*Istruzioni del compito*.
Rispondi per favore a queste domande sulla scheda del film Itaker:
1. Chi ha curato il montaggio?
2. Quanto dura il film?
3. Qual è il titolo dell'esordio del regista?

Scheda film

Regia: Toni Trupia
Soggetto e Sceneggiatura: Michele Placido, Toni Trupia, Leonardo Marini
Fotografia: Arnaldo Catinari
Montaggio: Consuelo Catucci
Scenografie: Nino Formica
Costumi: Andrea Cavalletto
Musiche: Davide Cavuti, Marco Biscarini
Italia/Romania, 2012 – Drammatico – Durata: 98′
Cast: Francesco Scianna, Monica Birladeanu, Michele Placido, Tiziano Talarico, Nicola Nocella, Pietro Bontempo, Andrea Trovato
Uscita: 29 novembre 2012
Distribuzione: Istituto Luce Cinecittà
Sale:

 Paternità delegata

Visto il film e lette le relative note biografiche si fa fatica ad associare Itaker – Vietato agli italiani ai dati anagrafici del regista che lo ha realizzato, quasi ci si trovi al cospetto di una sorta di ossimoro che invece di materializzarsi sulla carta prende forma e sostanza sul grande schermo. È il caso di Toni Trupia e della sua opera seconda, nelle sale nostrane con Cinecittà Luce a partire dal 29 novembre. A distanza di cinque anni dall’esordio invisibile de L’uomo giusto, infatti, il regista siculo porta al cinema una pellicola caratterizzata da una patina, uno stile, un approccio alla materia narrativa e una scrittura, fin troppo classici e dal gusto retrò da risultare difficilmente attribuibili a un cineasta classe 1979. In tal senso, a giudicare proprio dall’opera precedente, Trupia e il suo cinema sembrano ormai assettati e indirizzati verso su una modalità narrativa e tecnico-stilistica ben precisa, tanto da dimostrare a chi osserva il suo operato di non avere nessuna intenzione di resettarlo oppure di invertire tale tendenza creativa. Ciò consente una duplice lettura analitica: se da una parte un simile atteggiamento lo si può mettere in discussione perché figlio di una mancanza di volontà di rinnovamento, dall’altra lo stesso denota una chiarezza di idee e di intenti che va sottolineata. In entrambi i casi, si tratta comunque di un’arma a doppio taglio e a quanto pare non è Trupia ad avere il coltello dalla parte del manico.

*Righe di dati*.

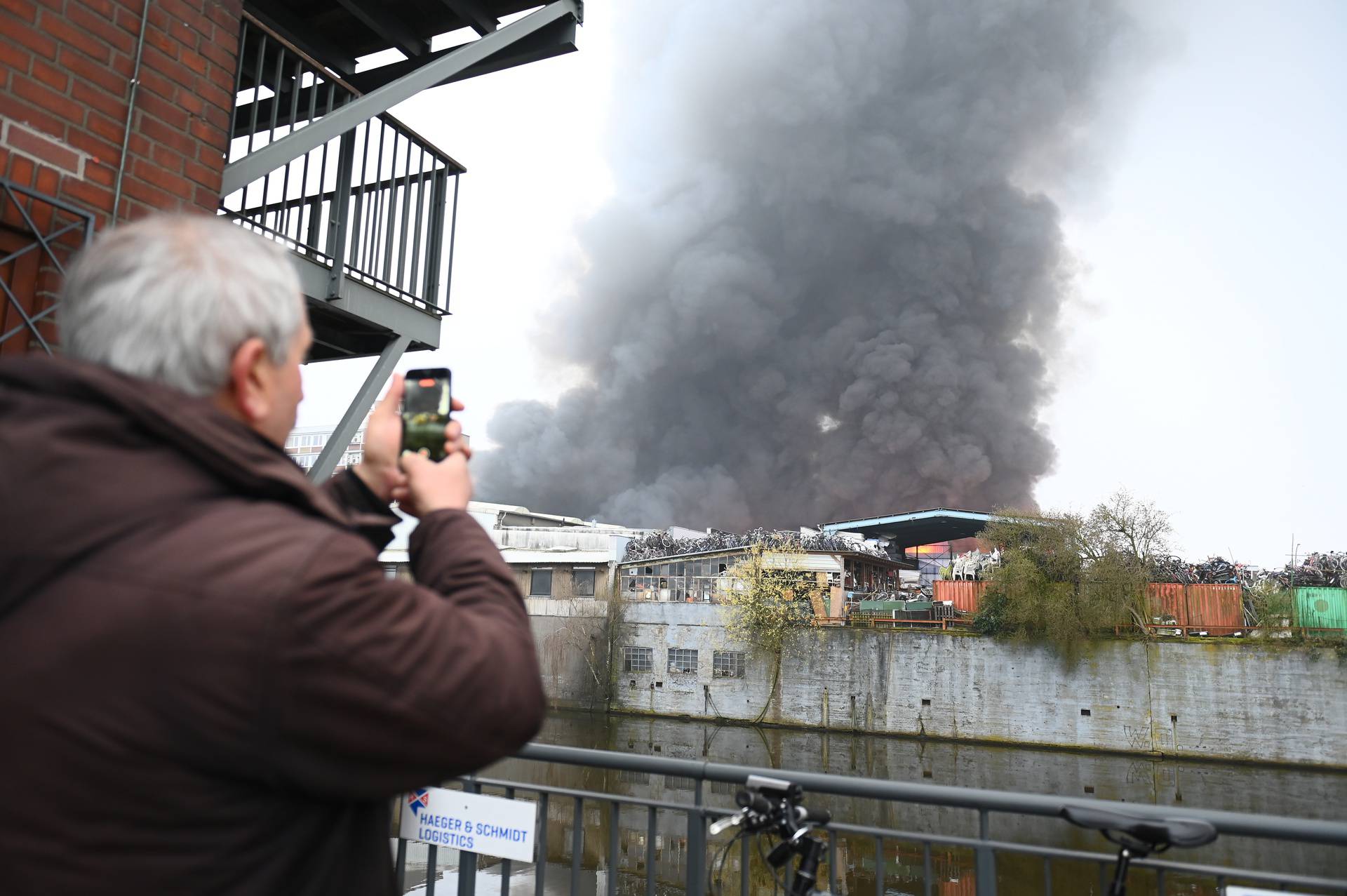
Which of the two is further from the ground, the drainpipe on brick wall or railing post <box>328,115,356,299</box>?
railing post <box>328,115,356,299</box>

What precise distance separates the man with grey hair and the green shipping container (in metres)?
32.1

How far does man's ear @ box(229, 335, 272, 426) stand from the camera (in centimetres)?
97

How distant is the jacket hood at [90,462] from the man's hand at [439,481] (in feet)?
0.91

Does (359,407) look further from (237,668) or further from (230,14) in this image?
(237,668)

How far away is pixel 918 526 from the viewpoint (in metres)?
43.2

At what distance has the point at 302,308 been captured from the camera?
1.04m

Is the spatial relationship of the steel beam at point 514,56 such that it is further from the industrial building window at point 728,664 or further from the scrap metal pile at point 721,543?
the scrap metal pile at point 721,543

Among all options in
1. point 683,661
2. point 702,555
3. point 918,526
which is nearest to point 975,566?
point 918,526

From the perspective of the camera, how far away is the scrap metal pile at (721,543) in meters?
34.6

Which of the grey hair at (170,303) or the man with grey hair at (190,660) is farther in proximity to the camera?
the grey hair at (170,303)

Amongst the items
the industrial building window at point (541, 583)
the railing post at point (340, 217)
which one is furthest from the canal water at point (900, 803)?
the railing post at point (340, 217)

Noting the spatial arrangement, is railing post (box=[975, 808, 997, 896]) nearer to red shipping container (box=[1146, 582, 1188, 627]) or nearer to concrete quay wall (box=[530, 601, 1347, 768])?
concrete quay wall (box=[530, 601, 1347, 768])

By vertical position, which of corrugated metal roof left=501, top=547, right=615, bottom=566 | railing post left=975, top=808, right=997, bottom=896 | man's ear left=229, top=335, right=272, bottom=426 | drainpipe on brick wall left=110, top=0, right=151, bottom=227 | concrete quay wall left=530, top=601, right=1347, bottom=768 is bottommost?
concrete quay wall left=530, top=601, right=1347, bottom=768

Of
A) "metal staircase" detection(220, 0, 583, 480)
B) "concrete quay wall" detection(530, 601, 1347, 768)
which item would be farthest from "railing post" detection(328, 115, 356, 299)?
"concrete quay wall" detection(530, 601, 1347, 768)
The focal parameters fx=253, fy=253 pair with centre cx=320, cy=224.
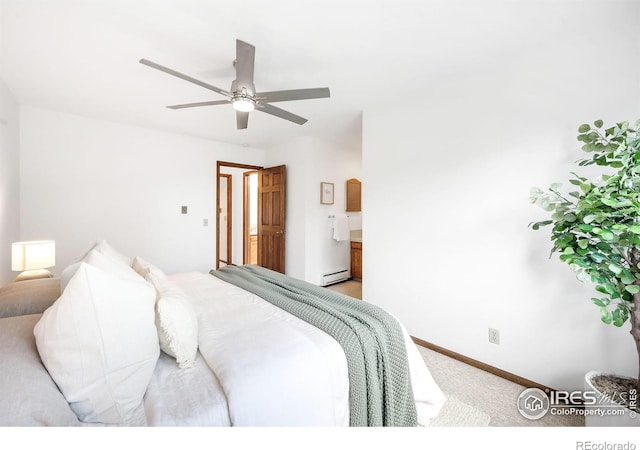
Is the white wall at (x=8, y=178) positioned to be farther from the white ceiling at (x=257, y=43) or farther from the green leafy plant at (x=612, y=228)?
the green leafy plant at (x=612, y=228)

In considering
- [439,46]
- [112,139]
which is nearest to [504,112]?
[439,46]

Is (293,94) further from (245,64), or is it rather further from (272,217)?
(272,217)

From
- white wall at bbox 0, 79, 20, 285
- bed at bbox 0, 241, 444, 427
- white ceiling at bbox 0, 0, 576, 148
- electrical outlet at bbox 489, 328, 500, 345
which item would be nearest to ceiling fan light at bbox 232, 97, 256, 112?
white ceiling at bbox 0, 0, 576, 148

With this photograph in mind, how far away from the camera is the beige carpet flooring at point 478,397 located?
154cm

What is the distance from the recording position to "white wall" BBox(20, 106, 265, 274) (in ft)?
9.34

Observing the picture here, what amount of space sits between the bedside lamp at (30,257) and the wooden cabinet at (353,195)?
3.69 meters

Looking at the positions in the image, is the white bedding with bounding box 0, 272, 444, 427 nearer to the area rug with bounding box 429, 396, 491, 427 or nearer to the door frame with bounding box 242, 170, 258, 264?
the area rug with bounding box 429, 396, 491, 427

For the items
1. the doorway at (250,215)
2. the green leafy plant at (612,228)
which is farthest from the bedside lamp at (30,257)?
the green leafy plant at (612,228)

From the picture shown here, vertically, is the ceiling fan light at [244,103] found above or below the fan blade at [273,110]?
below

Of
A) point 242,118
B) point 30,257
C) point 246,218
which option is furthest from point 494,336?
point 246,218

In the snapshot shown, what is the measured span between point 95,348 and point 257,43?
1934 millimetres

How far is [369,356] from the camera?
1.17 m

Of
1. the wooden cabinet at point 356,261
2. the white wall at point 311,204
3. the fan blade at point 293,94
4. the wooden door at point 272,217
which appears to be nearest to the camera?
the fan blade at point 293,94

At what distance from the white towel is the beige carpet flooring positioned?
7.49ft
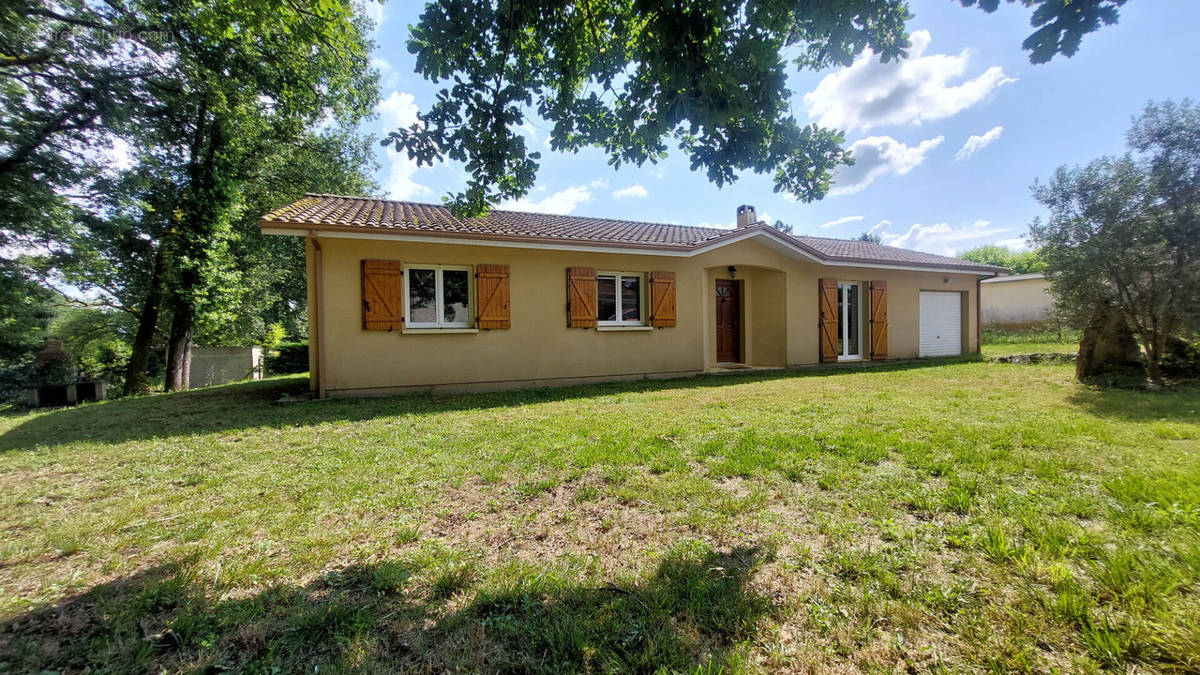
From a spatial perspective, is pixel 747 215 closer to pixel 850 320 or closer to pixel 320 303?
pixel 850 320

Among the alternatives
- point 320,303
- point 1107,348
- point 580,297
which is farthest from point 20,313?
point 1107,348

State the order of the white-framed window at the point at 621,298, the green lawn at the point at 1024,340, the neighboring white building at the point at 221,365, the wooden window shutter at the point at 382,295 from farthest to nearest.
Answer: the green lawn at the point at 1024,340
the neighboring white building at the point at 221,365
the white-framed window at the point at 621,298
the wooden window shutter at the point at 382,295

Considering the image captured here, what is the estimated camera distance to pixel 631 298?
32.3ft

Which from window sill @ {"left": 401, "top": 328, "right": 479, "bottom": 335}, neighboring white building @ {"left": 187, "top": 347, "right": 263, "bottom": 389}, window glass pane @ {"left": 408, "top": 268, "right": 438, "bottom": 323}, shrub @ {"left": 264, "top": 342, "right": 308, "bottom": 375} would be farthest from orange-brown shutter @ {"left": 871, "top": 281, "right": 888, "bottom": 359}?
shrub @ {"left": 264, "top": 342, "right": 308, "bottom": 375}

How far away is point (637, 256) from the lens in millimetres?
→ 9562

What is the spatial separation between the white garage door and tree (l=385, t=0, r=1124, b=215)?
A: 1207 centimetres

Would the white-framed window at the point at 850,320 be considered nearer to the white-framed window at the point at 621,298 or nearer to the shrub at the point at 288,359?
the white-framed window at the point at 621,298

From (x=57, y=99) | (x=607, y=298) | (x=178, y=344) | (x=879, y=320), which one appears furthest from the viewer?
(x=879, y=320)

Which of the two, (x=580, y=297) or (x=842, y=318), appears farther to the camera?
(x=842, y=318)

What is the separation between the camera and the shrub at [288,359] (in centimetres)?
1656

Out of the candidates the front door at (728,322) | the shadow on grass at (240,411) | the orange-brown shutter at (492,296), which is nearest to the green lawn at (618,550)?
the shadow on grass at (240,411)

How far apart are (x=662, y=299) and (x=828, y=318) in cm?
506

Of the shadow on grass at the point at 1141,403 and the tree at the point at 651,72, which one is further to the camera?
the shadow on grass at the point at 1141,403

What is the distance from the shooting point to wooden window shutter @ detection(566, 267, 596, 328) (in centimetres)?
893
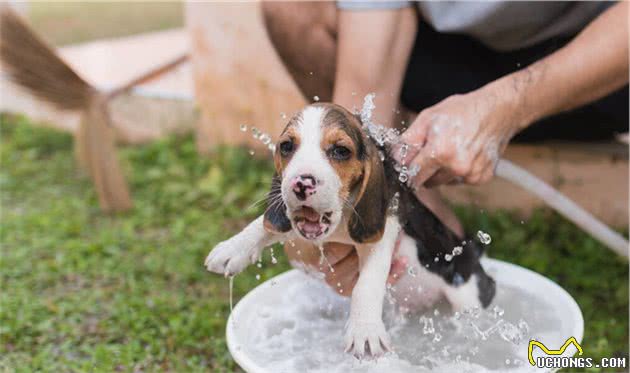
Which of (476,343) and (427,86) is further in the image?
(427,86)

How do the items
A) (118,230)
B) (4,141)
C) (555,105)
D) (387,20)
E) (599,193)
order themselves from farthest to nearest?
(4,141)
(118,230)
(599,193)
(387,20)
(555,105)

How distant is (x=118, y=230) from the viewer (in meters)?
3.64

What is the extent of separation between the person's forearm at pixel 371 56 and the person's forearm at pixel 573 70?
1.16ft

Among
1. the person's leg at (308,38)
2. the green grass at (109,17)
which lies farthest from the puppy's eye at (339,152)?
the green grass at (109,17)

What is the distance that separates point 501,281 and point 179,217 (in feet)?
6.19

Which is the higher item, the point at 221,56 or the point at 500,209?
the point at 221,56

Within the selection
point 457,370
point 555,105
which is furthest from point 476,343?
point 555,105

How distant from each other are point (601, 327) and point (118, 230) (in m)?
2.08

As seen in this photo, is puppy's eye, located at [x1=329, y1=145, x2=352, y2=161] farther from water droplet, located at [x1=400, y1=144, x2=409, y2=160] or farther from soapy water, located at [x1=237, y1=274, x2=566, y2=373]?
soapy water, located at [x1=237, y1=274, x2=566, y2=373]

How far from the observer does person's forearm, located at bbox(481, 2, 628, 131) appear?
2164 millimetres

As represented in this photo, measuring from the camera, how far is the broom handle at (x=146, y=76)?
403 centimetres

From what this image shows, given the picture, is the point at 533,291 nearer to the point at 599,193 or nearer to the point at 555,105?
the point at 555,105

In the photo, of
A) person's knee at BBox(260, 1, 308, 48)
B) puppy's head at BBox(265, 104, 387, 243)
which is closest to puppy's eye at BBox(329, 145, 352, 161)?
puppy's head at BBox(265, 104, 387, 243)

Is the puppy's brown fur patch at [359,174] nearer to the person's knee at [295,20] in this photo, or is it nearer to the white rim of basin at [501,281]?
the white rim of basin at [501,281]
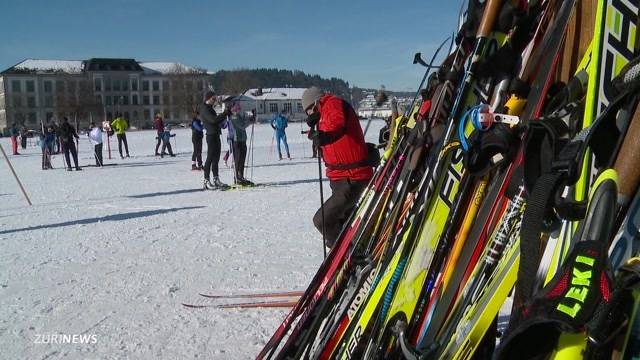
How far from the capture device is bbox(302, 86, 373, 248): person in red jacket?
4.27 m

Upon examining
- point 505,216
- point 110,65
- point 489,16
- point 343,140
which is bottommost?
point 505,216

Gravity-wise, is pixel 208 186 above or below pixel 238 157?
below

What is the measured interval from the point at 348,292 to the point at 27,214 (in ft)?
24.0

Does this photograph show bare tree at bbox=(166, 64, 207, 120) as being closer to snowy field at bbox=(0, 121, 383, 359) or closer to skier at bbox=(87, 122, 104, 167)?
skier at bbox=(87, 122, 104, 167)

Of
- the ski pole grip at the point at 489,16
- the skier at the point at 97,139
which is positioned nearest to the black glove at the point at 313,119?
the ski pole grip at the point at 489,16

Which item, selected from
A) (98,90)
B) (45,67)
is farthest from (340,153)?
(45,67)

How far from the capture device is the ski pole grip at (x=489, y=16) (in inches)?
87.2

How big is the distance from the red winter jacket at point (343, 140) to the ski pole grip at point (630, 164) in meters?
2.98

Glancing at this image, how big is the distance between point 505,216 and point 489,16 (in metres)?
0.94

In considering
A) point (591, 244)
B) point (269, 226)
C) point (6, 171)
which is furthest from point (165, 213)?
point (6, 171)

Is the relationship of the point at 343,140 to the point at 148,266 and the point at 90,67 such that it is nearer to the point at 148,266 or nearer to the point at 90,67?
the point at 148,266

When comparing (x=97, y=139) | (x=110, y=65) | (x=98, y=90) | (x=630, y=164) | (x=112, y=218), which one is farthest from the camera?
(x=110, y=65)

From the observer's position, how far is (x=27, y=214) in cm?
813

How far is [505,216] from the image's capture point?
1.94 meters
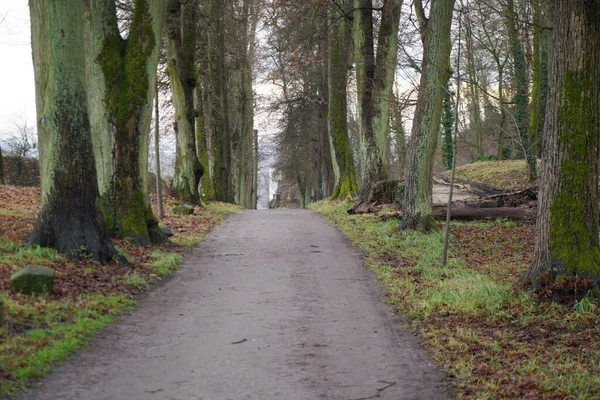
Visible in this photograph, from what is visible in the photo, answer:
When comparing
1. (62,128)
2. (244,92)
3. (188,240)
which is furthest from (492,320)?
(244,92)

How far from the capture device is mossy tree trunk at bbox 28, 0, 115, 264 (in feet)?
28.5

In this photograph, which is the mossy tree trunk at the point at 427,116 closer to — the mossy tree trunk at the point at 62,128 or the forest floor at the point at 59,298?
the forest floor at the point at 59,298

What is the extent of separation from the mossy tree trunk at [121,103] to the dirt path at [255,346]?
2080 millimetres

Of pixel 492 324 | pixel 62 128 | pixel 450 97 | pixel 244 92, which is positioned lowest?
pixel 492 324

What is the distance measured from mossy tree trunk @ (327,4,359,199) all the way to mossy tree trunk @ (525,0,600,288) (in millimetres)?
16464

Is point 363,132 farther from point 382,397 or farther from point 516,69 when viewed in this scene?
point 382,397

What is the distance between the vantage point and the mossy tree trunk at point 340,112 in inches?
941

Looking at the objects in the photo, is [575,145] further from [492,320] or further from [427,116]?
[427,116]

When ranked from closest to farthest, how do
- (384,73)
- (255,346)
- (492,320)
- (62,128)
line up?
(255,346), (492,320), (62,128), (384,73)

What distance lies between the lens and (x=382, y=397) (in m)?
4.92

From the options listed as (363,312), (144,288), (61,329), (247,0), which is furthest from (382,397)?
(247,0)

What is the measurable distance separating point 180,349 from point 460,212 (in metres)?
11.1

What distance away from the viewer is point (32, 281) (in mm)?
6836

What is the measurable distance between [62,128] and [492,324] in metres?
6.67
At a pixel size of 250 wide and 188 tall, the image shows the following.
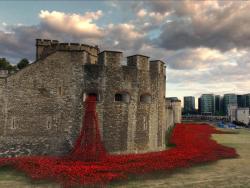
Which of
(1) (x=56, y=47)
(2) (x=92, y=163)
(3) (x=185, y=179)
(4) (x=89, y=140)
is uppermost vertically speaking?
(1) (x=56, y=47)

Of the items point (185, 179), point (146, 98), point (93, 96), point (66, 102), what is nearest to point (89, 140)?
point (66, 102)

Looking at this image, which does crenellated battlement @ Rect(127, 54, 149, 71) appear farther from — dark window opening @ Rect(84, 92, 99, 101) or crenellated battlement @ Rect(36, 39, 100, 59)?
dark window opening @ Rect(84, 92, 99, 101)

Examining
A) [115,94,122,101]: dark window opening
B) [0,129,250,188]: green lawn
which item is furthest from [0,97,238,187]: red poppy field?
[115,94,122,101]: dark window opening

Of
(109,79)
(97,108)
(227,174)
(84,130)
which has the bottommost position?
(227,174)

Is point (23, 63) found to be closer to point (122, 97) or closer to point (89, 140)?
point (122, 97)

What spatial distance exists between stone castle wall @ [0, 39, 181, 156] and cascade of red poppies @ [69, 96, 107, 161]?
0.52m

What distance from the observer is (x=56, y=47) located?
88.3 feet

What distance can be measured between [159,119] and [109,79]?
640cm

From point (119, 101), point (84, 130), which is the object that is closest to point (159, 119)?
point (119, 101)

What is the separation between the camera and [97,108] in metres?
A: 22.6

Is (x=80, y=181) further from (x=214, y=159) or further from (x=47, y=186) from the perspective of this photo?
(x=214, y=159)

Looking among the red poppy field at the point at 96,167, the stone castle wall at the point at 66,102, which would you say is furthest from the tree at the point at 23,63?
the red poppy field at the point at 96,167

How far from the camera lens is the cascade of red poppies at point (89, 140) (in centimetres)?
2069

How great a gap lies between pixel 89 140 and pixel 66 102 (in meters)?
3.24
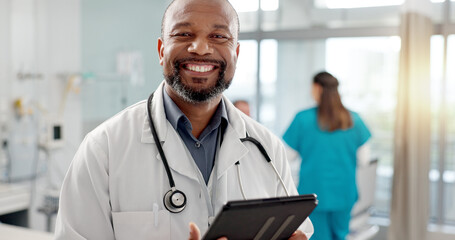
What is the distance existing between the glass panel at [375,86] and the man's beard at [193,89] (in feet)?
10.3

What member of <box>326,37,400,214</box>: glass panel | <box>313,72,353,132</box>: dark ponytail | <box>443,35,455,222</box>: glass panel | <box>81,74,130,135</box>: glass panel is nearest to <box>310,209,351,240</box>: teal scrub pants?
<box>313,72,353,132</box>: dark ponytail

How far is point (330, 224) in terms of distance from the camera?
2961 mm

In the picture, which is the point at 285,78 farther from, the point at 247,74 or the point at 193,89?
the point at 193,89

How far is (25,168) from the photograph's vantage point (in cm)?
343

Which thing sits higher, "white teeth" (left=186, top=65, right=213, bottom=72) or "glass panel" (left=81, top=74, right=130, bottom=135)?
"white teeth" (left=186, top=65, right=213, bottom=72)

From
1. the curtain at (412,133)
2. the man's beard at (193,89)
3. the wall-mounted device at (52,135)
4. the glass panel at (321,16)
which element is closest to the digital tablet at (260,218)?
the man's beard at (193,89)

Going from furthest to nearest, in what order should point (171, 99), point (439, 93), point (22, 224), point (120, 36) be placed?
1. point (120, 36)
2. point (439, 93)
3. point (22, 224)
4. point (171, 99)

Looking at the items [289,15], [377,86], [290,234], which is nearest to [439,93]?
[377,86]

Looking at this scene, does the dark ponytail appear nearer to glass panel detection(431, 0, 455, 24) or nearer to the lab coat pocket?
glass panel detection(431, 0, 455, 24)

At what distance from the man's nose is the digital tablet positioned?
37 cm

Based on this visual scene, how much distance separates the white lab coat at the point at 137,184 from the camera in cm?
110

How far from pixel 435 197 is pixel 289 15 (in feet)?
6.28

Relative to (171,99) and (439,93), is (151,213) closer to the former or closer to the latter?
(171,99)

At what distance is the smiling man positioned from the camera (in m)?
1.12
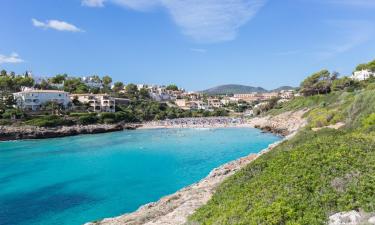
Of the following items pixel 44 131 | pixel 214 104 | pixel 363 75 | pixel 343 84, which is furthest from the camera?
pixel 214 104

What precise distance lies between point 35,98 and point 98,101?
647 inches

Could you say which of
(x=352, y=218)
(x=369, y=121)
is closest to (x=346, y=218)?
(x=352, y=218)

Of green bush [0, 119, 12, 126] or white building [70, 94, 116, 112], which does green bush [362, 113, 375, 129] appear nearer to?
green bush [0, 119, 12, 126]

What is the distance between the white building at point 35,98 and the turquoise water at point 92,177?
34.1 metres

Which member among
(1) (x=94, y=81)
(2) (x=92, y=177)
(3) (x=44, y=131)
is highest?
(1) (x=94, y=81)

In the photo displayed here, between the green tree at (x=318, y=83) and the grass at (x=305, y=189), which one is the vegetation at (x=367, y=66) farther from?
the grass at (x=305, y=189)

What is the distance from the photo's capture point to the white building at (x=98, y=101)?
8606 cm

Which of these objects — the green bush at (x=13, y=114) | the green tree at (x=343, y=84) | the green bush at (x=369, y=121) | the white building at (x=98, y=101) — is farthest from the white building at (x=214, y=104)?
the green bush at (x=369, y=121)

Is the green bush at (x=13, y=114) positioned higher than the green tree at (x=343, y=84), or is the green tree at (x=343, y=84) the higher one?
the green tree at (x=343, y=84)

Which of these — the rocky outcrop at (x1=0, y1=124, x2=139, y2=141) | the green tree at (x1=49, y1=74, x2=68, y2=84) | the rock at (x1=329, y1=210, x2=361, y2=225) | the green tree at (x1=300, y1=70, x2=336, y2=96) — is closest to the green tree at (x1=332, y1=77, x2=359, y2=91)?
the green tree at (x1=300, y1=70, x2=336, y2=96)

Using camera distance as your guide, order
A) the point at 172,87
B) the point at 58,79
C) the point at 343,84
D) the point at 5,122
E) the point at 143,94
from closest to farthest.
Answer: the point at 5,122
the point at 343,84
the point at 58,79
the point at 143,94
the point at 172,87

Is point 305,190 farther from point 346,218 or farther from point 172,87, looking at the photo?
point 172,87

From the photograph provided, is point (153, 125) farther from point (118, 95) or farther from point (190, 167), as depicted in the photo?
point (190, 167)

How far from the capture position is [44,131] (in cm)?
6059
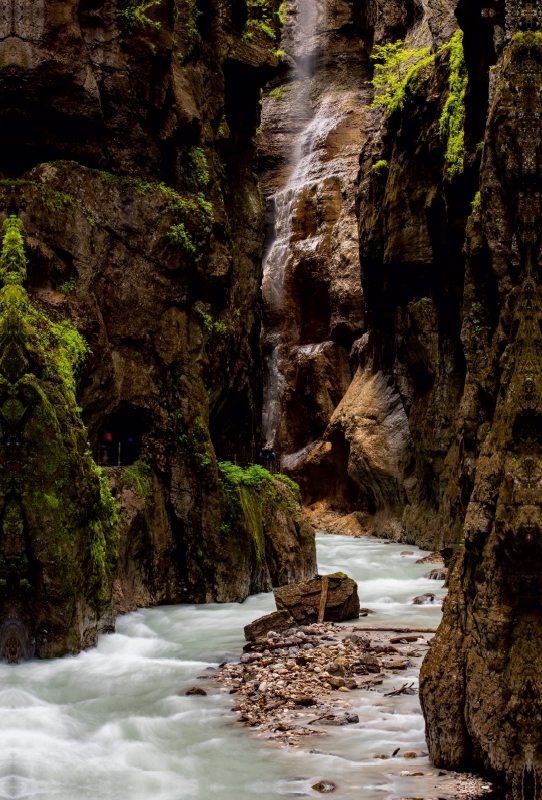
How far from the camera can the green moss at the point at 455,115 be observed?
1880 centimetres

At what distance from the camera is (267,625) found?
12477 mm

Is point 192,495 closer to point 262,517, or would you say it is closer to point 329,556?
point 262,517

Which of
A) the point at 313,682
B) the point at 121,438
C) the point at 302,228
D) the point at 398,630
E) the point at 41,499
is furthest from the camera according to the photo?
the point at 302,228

*Risposta qui sotto*.
1. Consuelo Catucci
2. 98 minuti
3. L'uomo giusto